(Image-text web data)
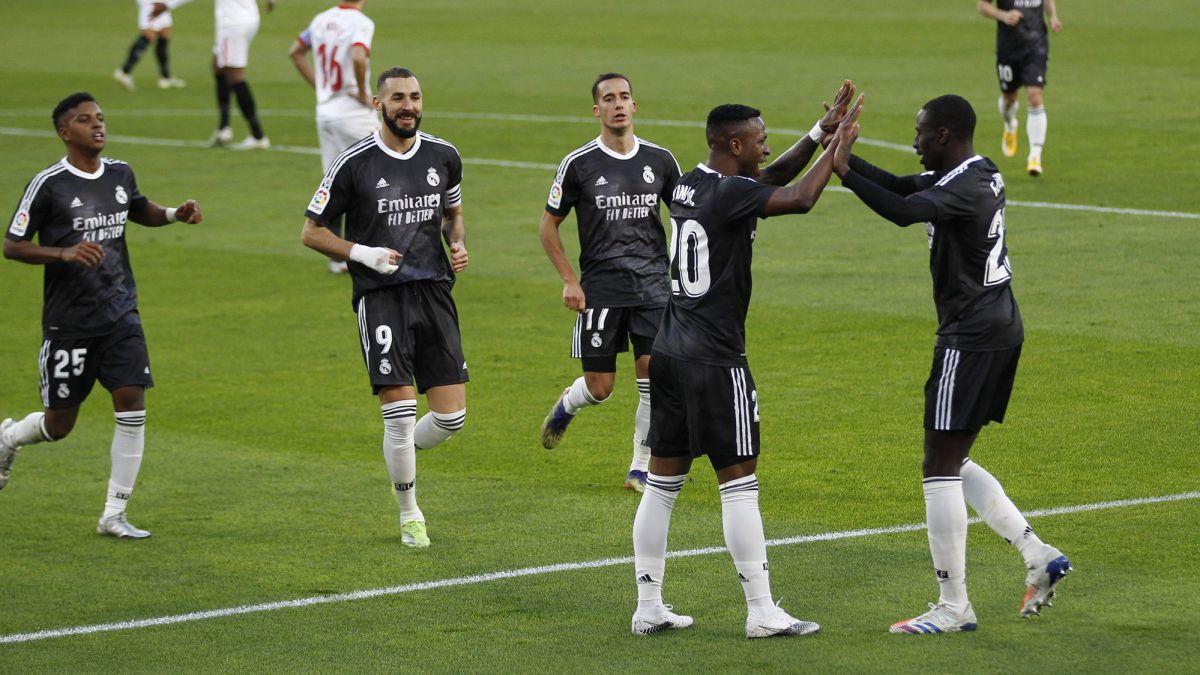 Dos caminos distintos para el Madrid 1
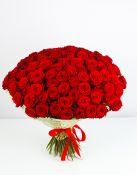 100 raudonų rožių puokštė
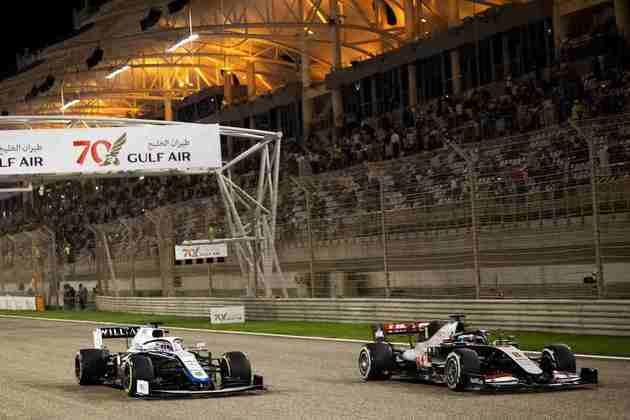 Russell segue sem somar pontos na F1.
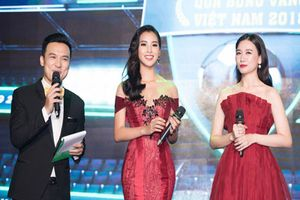 Hoa hậu Trần Tiểu Vy bối rối khi 'chạm mặt' cầu thủ Quang Hải
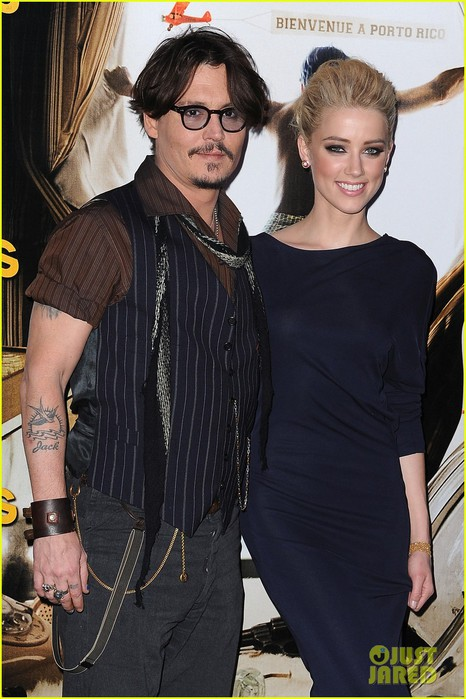 johnny-depp-amber-heard-rum-paris-premiere-01 (466x700, 95Kb)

Problem statement. The answer is the run of lines from the one with "Russell segue sem somar pontos na F1." through the final line of the data, copied exactly, and nothing else; no pictures.

Problem solution.
 Russell segue sem somar pontos na F1.
 Hoa hậu Trần Tiểu Vy bối rối khi 'chạm mặt' cầu thủ Quang Hải
 johnny-depp-amber-heard-rum-paris-premiere-01 (466x700, 95Kb)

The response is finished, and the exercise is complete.